In our examination of the Pre-mediation Conference (Client Interview by lawyer) a couple of weeks ago, we noted the need for the Mediation Advocate to obligatorily find out the underlying interests of the Client; that is, the actual reasons why the Client is pursuing the case through the judicial or quasi-judicial process. We noted that it was in this story behind the legal claims, that the Mediation Advocate is able to determine how best to manage the negotiation of the dispute. However, despite the procedural activity of a pre-mediation conference, some clients remain doubtful of the process and consistently desire to know from their advocates if the matters can truly be resolved through mediation. This is particularly so with new users of the process as they worry about what happens if mediation does not resolve the case.
Judicial Power
On a good day, clients are more comfortable sitting some distance away in the courtroom from an all-knowing and powerful Judge, exercising the power of State over a supposedly intransigent opponent. In their thinking, the opponent will not yield grounds unless forced to do so by the power of State.
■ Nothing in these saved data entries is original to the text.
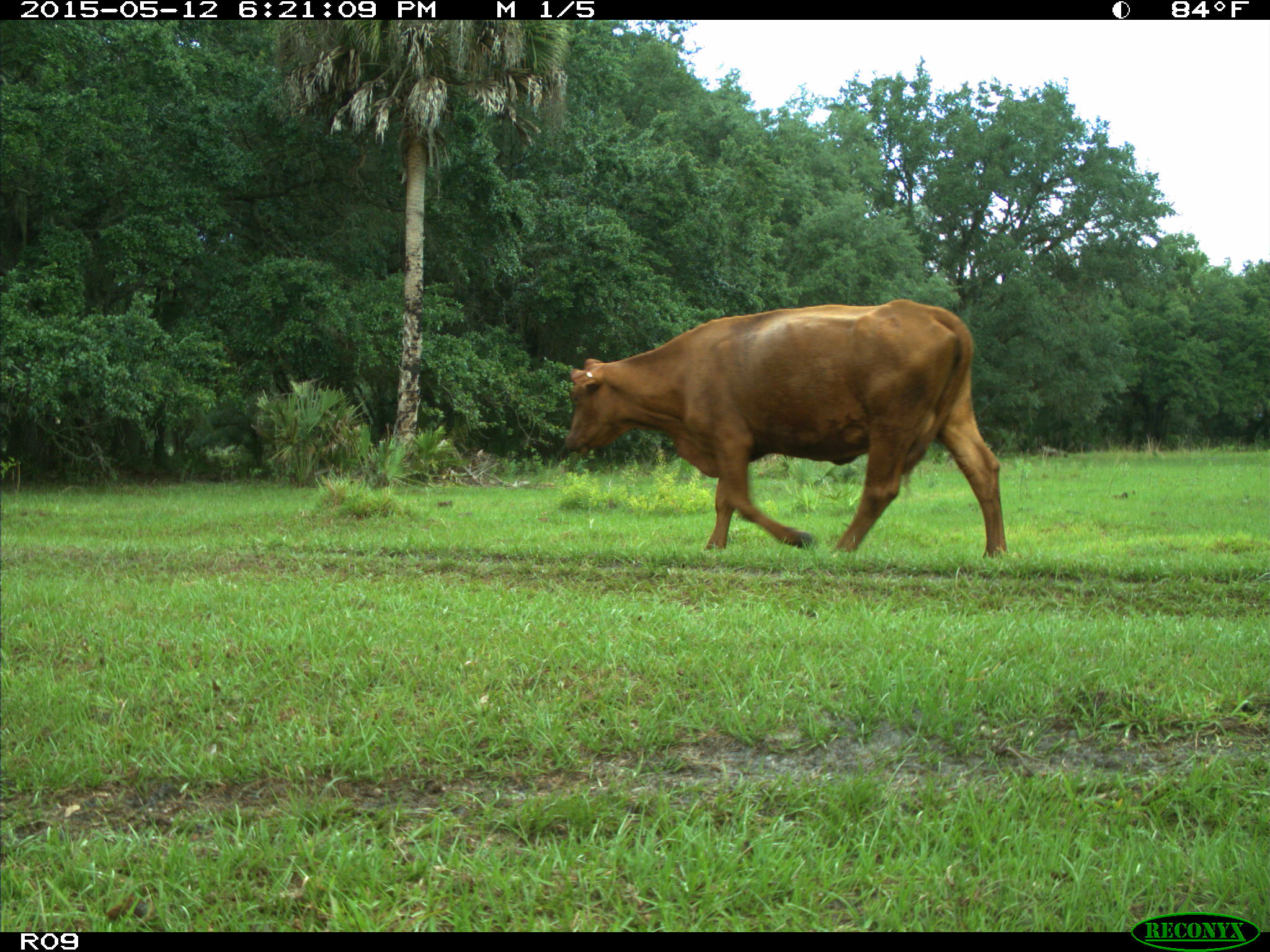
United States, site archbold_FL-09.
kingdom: Animalia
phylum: Chordata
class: Mammalia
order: Artiodactyla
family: Bovidae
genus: Bos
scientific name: Bos taurus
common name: domestic cow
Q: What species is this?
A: Bos taurus (domestic cow).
There is also reliance on the Lawyer who is, literally speaking, expected to be able to turn wrongs to right through advocacy skills. These thought trends are what gives fillip to the questionable belief that the litigation process does not fail. If litigation does not fail, we perhaps need to be educated on what appeals are all about. I have over the years come to know that everything in life has an obverse side. That whatever happens creates different results either for the person involved or to some other parties caught within the loop. That to every good thing exists a bad side and every bad situation its good side. If you are still in doubt consider the example that irrespective of the pains the death of a loved one engenders in relations, that same death throws up opportunities or joy to some others like the undertakers and persons who will be privileged to occupy the socio-economic vacancies the exit of the deceased will create. This reality bolsters my courage to give a try to whatever I consider useful, knowing that whatever failure at any point, may do good to me or to someone else. Mediation is not immune from this natural interplay. No one has ever presented mediation as foolproof. What can be said of it is that what is considered its failure may quite often throw up byproducts that become useful in the ultimate management of the dispute
Outcomes Of A Supposedly Failed Mediation
It is perhaps this belief in the obverse sides of mediation that very experienced professionals are wont to insist that mediation does not fail. This thinking is premised on superior process-knowledge that whenever a mediation is considered unsuccessful, chances are that an agreement may pop up at some short time thereafter based on new information and insights parties had gained about their dispute at the mediation session. It is also not unusual that some mediated disputes are resolved in part leaving some other contentious issues unresolved. Whenever this occurs, the logical step is to refer the unresolved issues to arbitration or litigation, depending on the preferences of the parties. It will be illogical to classify a partially resolved dispute in the mediation process as failed or an avoidable waste of time and money. Aside the fact that such outcomes will reduce the length of time parties spend in court dealing with the unresolved issues, both parties would already have gained fresh perspectives on the strengths and weaknesses of their respective cases. Examples may arise in auto accident cases where plaintiff suffers some grievous bodily injuries. Though defendant agrees his reckless driving caused the injuries on the defendant, he vehemently disagrees with the quantum of damages the plaintiff demands. This is because when people make monetary demands in lawsuits, the demanded sums are usually at variance with ascertainable costs. It is a demand rooted in emotion or made offhandedly with a punitive intent. Such demands will usually fall flat on their faces whenever proof of actuals are requested. For legal practitioners , a supposedly failed mediation process would have given counsel or mediation advocates engaged in the matter an opportunity to evaluate how convincing their clients are in proving their cases before a third party. The client who has himself observed the weaknesses of his case when juxtaposed with the evidential proof of the other party is likely to have a rethink of the entire case. Mediation is not an all-purpose vehicle. Professionals in the know are able to advise the client from the outset what best platform to resolve his dispute. However, if for the mere desire to ‘’penalize’’ his opponent the client chooses the litigation route in a matter well suited for mediation, he should not complain about the length of time or cost of the process. After all what goes around comes around.